START DATASET ENTRIES

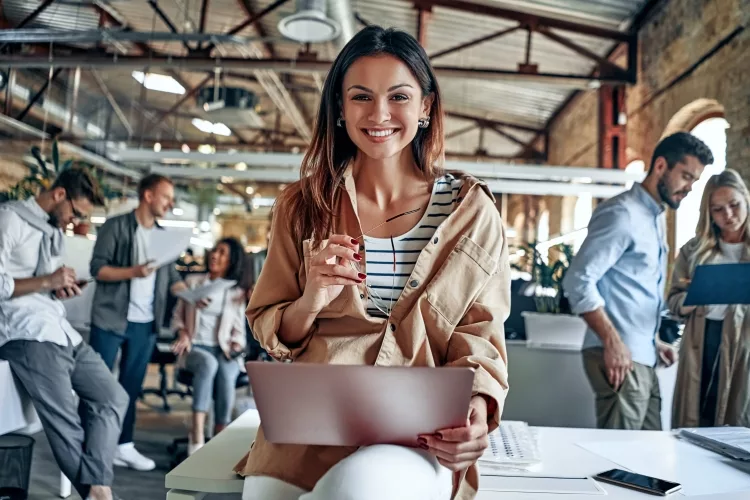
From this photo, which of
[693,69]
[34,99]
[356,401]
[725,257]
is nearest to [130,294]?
[356,401]

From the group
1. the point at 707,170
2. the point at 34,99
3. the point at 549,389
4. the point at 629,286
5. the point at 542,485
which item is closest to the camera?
the point at 542,485

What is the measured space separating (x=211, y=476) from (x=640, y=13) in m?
7.60

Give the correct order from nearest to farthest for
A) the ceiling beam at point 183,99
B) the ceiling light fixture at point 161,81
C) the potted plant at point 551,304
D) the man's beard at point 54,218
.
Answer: the man's beard at point 54,218, the potted plant at point 551,304, the ceiling light fixture at point 161,81, the ceiling beam at point 183,99

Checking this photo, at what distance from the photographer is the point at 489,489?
3.92 feet

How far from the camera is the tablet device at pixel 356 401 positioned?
948 mm

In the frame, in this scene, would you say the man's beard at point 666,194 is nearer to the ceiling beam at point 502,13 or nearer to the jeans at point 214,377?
the jeans at point 214,377

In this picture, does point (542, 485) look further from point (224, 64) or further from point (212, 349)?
point (224, 64)

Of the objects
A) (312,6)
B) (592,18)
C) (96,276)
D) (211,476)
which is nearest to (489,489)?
(211,476)

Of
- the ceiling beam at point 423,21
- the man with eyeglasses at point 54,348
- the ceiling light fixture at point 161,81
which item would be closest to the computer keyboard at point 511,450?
the man with eyeglasses at point 54,348

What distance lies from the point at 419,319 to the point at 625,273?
148 centimetres

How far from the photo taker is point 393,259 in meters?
1.29

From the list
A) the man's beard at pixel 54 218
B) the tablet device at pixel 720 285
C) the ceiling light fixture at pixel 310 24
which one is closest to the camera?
the tablet device at pixel 720 285

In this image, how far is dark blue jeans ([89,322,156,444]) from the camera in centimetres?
361

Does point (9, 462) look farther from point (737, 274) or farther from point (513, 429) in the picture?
point (737, 274)
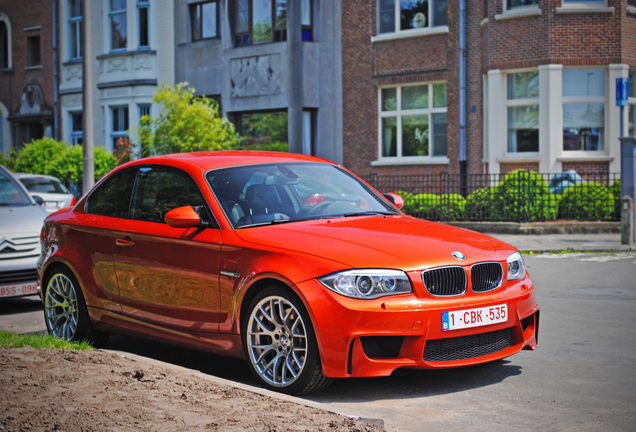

END DATASET ENTRIES

--- DO THIS ---
Convert all of the items above into a JSON list of strings, with one string for each line and blank lines omitted. Leave the picture placeholders out of the list.

--- COMPLETE ANSWER ---
[
  "From this photo, which of",
  "[693,69]",
  "[34,99]",
  "[356,401]",
  "[725,257]",
  "is nearest to [130,294]?",
  "[356,401]",
  "From the group",
  "1. the point at 707,170",
  "2. the point at 34,99",
  "3. the point at 549,389",
  "4. the point at 629,286",
  "5. the point at 542,485",
  "which item is closest to the camera?",
  "the point at 542,485",
  "What is the measured space separating (x=211, y=476) from (x=640, y=13) in m?",
  "7.60",
  "Give the correct order from nearest to farthest for",
  "A) the ceiling beam at point 183,99",
  "B) the ceiling light fixture at point 161,81",
  "C) the potted plant at point 551,304",
  "D) the man's beard at point 54,218",
  ".",
  "Answer: the man's beard at point 54,218, the potted plant at point 551,304, the ceiling light fixture at point 161,81, the ceiling beam at point 183,99",
  "Checking this photo, at what distance from the photographer is the point at 489,489?",
  "3.92 feet",
  "How far from the camera is the tablet device at pixel 356 401 positioned?",
  "948 mm",
  "In the frame, in this scene, would you say the man's beard at point 666,194 is nearer to the ceiling beam at point 502,13 or nearer to the jeans at point 214,377?",
  "the jeans at point 214,377",
  "In this picture, does point (542, 485) look further from point (224, 64) or further from point (212, 349)?",
  "point (224, 64)",
  "Of the objects",
  "A) (312,6)",
  "B) (592,18)",
  "C) (96,276)",
  "D) (211,476)",
  "which is nearest to (489,489)?",
  "(211,476)",
  "Of",
  "- the ceiling beam at point 423,21",
  "- the man with eyeglasses at point 54,348",
  "- the ceiling light fixture at point 161,81",
  "which item would be closest to the computer keyboard at point 511,450?",
  "the man with eyeglasses at point 54,348",
  "What distance lies from the point at 419,319 to the point at 625,273?",
  "148 centimetres",
  "How far from the photo taker is point 393,259 in meters?",
  "1.29",
  "From the list",
  "A) the man's beard at pixel 54 218",
  "B) the tablet device at pixel 720 285",
  "C) the ceiling light fixture at pixel 310 24",
  "which one is closest to the camera?",
  "the tablet device at pixel 720 285",
  "In this image, how far is dark blue jeans ([89,322,156,444]) from the camera in centimetres?",
  "361",
  "Does point (9, 462) look farther from point (737, 274) or farther from point (513, 429) in the picture?",
  "point (737, 274)"
]